Jackie Smith is one of them. “I think it's time. We need gas. So therefore we don't have to depend on other countries."
Just how many new wells are being planned for Lewis County? Where will they be? These are the questions almost everybody here is asking, no matter which side of the issue they stand.
Barbara Volk is a horse podiatrist and has a small farm in Camden She heard tonight that CONSOL would like to eventually build well pads along Churchville Rd, about 4 and a half miles from her farm. Those well pads would be along the same creek that her horses drink from. She's worried that if this water becomes polluted, she won't have another supply of water for her farm.
“As a surface owner, I feel we are bulldozed. We are treated like we don't exist and nobody cares. I did actually speak with someone. And he assured me that everything is going to be according to EPA regulations, and that the environment will be protected and the water will be protected. But frankly, from what I have seen in Doddridge county, and surrounding areas, I don't believe that's going to be the case,” Volk said.
Concerns for drinking water were among the questions people asked company representatives. “To date we have had no impact on any of these Marcellus well site locations, that showed that we have reduced the quality of the drinking water on the area. ” said Jeremy Jones, with CONSOL energy.
Jones explained that the company makes every effort to ensure that drill sites do not have any leaks where contaminated chemicals could leach into the aquifer.

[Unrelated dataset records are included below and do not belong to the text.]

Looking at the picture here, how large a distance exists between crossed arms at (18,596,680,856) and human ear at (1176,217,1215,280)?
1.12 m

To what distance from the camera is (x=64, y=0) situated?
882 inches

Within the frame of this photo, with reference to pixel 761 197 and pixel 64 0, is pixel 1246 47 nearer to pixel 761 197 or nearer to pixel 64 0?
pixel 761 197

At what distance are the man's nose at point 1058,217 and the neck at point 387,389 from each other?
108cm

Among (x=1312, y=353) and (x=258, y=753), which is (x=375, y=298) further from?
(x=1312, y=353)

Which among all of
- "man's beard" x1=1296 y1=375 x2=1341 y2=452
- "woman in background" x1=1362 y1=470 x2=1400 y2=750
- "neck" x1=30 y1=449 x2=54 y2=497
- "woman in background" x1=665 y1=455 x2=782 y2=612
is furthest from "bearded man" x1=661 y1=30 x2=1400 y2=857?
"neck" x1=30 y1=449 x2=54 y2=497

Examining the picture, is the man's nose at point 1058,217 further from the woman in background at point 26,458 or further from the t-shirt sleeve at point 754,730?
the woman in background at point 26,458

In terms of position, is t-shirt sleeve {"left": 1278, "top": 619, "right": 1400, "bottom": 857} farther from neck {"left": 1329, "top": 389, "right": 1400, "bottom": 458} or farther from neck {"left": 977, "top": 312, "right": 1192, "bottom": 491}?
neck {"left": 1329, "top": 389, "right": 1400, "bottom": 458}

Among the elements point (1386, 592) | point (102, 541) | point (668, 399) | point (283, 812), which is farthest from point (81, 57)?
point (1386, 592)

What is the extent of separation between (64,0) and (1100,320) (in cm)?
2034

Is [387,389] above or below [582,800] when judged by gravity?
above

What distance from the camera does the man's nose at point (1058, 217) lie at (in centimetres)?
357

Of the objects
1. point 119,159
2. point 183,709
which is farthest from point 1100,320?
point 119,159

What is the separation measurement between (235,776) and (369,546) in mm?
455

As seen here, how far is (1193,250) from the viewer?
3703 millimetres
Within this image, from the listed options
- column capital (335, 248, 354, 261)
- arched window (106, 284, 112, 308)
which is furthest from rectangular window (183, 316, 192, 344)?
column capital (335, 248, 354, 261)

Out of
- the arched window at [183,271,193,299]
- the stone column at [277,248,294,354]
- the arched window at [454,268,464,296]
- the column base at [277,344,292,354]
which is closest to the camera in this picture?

He also emphasized the new jobs that this new development will bring to Lewis County.
“Just driving out here this evening to Jackson's Mill, you'll see several water truck and service companies that are already rebounding from the activity that's already occuring. Marcellus Shale Coalition states that 1 well will create up to 450 jobs throughout 150 disciplines, per well,” said Jones.
These jobs, however, will only last for a short period of time, mostly during the construction of well pads-which takes about 12 months.
And Alan Shaw says he's not convinced the jobs that energy companies will bring to Lewis County will employ many local people. He lives in Camden, in one of the areas that could see new drilling in the next few years. He says he came to this meeting to talk about his concerns, but there was not an opportunity for public comment.